I used to design these in grad school for fun, but I was making boards by hand in those days, so I didn’t have any convenient Gerber files to send off to the local factory. I wanted to add a nuclear/quantum/modern physics component to a STEM course, so thought this would be pretty great!

There are a few things I would do differently on the board – I’d go SMT (especially for capacitor C5), but I get that it’s done this way for ease-of-assembly. I’d also maybe increase the trace width on some traces, to make sure the factory ships fewer bad boards. I also moved capacitor C8 to the other side of the board, so the distance between the radiation window and the board would be smaller.

All of these things really amount to personal preference, and overall the board is really nicely done! I might redesign the whole thing as SMT later though to reduce size and cost.

As configured, this board detects moderately penetrating particle radiation, like beta radiation. I could have configured it to detect alpha particles, but I’ve already built a few alpha spectrometers, so figured this would be more interesting.

The component that handles the actual ‘detecting’ is the array of 4 PIN photodiodes:

These are a common choice for low cost solid-state particle detectors. Incident radiation causes a tiny voltage on one end of the diode, which is amplified tremendously by the operational amplifier. The extremely high amplification required, means an extremely stable power supply (e.g. a battery) is required, and the entire device should be in a light-proof Faraday cage (e.g. a metal box).

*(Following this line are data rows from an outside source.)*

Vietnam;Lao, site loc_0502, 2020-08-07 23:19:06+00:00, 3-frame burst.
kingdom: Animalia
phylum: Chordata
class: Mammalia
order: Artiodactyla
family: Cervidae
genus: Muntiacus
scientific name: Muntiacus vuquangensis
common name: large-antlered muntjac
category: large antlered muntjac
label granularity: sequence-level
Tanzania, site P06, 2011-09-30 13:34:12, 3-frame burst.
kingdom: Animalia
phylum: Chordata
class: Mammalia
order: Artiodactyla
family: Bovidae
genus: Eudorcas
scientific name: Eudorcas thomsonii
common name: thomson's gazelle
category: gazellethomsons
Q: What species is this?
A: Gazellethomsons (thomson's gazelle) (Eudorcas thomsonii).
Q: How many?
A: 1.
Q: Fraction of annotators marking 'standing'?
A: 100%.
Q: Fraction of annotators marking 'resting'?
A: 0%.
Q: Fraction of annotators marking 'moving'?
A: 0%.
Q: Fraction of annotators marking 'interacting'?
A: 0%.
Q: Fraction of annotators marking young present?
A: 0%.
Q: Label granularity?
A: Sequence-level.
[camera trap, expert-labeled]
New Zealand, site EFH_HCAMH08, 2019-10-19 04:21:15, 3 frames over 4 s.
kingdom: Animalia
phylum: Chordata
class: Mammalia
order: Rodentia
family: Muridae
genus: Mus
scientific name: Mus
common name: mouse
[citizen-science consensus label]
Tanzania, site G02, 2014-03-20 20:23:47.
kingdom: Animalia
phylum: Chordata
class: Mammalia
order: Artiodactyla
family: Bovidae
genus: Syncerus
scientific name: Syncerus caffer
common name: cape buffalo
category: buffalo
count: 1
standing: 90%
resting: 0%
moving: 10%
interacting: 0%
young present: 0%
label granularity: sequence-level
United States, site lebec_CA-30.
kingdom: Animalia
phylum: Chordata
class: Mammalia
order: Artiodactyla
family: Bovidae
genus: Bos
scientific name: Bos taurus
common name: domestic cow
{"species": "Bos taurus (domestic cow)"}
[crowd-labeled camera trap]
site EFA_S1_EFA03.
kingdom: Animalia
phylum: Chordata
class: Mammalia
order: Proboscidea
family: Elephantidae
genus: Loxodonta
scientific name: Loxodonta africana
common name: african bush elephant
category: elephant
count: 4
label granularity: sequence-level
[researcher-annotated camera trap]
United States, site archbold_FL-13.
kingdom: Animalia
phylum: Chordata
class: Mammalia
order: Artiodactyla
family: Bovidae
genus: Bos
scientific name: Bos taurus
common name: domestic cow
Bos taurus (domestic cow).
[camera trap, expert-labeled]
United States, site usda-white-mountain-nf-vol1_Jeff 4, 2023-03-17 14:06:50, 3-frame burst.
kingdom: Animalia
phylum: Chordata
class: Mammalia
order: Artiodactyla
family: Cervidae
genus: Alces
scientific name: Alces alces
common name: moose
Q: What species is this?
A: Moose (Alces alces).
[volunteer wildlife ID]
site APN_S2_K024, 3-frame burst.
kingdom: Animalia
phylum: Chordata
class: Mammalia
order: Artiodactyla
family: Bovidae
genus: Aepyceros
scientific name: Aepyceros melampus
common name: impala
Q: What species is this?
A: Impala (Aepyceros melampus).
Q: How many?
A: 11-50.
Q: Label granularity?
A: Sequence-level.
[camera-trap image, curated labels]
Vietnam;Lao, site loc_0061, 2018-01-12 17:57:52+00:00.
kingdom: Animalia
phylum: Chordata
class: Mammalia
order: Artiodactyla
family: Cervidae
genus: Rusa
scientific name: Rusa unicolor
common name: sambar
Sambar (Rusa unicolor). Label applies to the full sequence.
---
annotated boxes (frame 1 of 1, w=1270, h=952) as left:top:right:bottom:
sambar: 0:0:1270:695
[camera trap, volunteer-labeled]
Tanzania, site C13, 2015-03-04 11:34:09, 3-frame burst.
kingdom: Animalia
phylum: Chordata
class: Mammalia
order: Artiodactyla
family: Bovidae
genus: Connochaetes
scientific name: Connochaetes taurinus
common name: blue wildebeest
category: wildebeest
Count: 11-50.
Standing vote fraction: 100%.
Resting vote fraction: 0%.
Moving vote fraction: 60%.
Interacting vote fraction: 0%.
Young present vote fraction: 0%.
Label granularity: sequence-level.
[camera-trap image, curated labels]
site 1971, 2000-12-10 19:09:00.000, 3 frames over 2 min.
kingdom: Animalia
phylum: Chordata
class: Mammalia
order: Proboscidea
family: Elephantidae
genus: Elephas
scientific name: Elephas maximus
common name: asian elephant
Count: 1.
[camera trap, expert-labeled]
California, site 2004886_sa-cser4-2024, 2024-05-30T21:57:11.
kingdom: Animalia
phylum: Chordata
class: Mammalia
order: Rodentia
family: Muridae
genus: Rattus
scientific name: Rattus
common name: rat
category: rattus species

I made 2 units, because the minimum order quantity for the boards was 5, and I’m sure I’ll think of more than one use for the device. Hopefully I’ll be able to detect muon radiation to demonstrate time dilation, beta particles from K-40, and perhaps even detect antimatter via rare K-40 β+ decays.

I’ll try a banana as an antimatter source first, but a banana doesn’t produce very much antimatter (…wow, this is an unusual sentence). Probably I’ll need to go order some pure KCl, and even then low detector efficiency and the rarity of that decay mode will be a (possibly insurmountable) challenge.